With Ms. Cooper, there’s the added frisson of having Mr. Trump — who boasted of sexual assault, ran on xenophobia and referred crudely to African and Caribbean countries — played by a black woman born in Jamaica. (Compare the “S.N.L.” sketch that used as a punchline the idea that Leslie Jones wanted to take over the role of the president.)

It’s more than just irony. There’s something liberating about Ms. Cooper taking on a subject she couldn’t be expected to mirror, much as Melissa McCarthy was freed to imagine a hyper-aggro version of the former press secretary Sean Spicer.

Instead, Ms. Cooper’s Trumpian drag is partly a caricature of performative masculinity. (Mr. Trump’s lifelong public persona has also been a caricature of performative masculinity.) There’s something provocative in a woman trying on a male politician’s unexamined confidence, his viewing of the other people in the room as temporarily useful props.

It’s part an impression of Mr. Trump, part an attempt to ask whether a woman could get away with what Mr. Trump does and what that might look like. (Ms. Cooper wrote a 2018 humor-advice book titled, “How to Be Successful Without Hurting Men’s Feelings.”)

Other Cooper videos are more minimal, like a 12-second clip of the president touting his economic record: “We are bringing our country back and a big focus is exactly that, with the, uh, minorities, specifically, if you look at, uh, the Asians.”

There’s no outfit or staging. Ms. Cooper does all the work with her eyes, which dart around frantically on each “uh,” before landing somewhere offscreen and pointing on “Asians.”

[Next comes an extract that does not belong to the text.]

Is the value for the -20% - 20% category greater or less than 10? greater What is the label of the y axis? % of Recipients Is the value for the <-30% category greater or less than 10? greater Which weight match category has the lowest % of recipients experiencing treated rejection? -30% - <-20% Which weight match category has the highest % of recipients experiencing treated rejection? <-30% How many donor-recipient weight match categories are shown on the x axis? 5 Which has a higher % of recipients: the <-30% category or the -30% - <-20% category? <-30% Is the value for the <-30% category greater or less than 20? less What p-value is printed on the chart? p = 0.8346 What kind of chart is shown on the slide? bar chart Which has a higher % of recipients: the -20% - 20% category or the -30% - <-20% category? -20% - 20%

This is another theme of her Trump, the insistent confidence betrayed by microexpressions of terror. From Ms. Cooper’s lips, the president’s sentences become plywood bridges he’s trying to nail together, one shaky plank at a time, over a vertiginous Looney Tunes canyon.

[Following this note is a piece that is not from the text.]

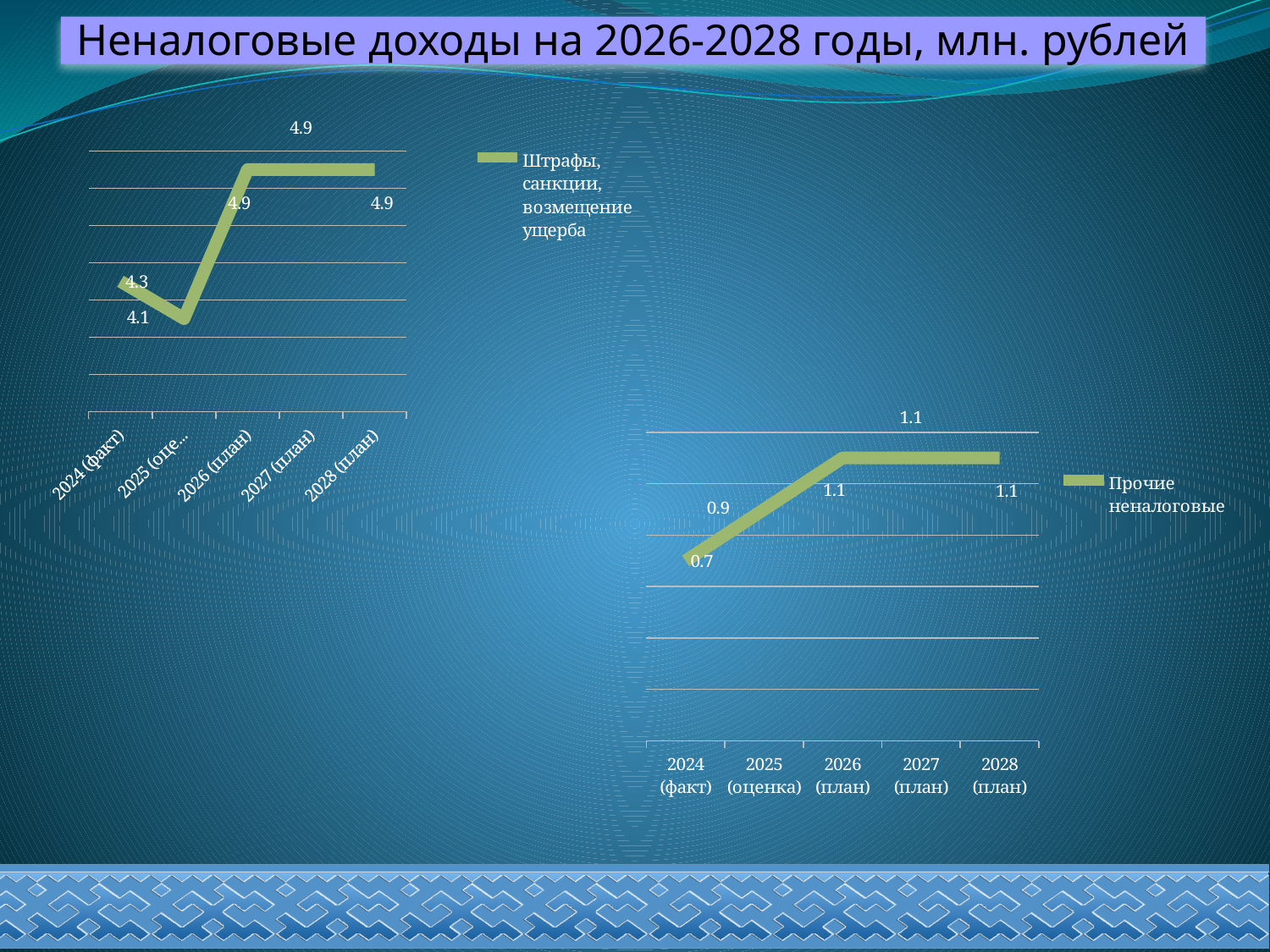
On the right chart (Прочие неналоговые), what is the value for 2025 (оценка)? 0.9 On the right chart (Прочие неналоговые), what is the value for 2028 (план)? 1.1 On the left chart (Штрафы, санкции, возмещение ущерба), which is larger: the value for 2024 (факт) or the value for 2025? 2024 (факт) On the right chart (Прочие неналоговые), how many data points are plotted? 5 What type of chart is the right chart (Прочие неналоговые)? Line chart On the left chart (Штрафы, санкции, возмещение ущерба), what is the value for 2024 (факт)? 4.3 On the left chart (Штрафы, санкции, возмещение ущерба), what is the value for 2025? 4.1 On the left chart (Штрафы, санкции, возмещение ущерба), which year has the lowest value? 2025 On the right chart (Прочие неналоговые), what is the difference between the 2026 (план) value and the 2024 (факт) value? 0.4 On the left chart (Штрафы, санкции, возмещение ущерба), what is the value for 2026 (план)? 4.9 On the right chart (Прочие неналоговые), what is the value for 2024 (факт)? 0.7 On the left chart (Штрафы, санкции, возмещение ущерба), what is the difference between the 2026 (план) value and the 2025 value? 0.8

Beyond capturing the moment, Ms. Cooper’s Trump says something about what makes a good political impression. Too often, people judge it by the Rich Little standard — how much you manage to look and sound like the subject.

Mimicry is a neat trick, but it’s not satire unless there’s an idea of the person, which can hit closer to the core than a pitch-perfect imitation. What Ms. Cooper and company are developing is comedy not as writing, but as a kind of live-action political cartooning.

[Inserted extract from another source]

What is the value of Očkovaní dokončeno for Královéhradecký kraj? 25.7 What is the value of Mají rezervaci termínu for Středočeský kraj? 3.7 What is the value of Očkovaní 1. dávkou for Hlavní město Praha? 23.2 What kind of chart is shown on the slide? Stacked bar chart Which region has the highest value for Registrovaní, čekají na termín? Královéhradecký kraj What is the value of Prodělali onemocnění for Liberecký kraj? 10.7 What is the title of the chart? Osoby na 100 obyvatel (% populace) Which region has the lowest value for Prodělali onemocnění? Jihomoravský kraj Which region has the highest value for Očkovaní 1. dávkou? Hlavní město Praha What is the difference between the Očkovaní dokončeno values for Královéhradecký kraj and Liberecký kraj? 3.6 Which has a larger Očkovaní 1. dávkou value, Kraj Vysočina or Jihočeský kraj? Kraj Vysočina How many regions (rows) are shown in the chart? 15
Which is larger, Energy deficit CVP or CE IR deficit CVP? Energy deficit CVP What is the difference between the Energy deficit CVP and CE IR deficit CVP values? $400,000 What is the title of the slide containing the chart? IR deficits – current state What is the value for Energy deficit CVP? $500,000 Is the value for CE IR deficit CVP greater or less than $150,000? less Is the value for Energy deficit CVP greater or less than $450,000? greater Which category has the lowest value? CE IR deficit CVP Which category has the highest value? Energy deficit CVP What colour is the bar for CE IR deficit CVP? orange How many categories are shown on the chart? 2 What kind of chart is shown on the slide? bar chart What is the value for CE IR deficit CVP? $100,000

And it has applications beyond Mr. Trump. The comedian Maria DeCotis performs Gov. Andrew M. Cuomo’s briefing digressions about family life in quarantine as a kind of stir-crazy sitcom, in which she plays the New York governor, each of his grown daughters and one daughter’s boyfriend.

All these pieces prove that creativity eventually finds ways to work its way out of apparent dead-ends: not just how to make comedy under quarantine but how to ridicule a self-satirizing political moment. Comedians are not the only people to look at our current reality and say, “I have no words.” As it turns out, you don’t need any.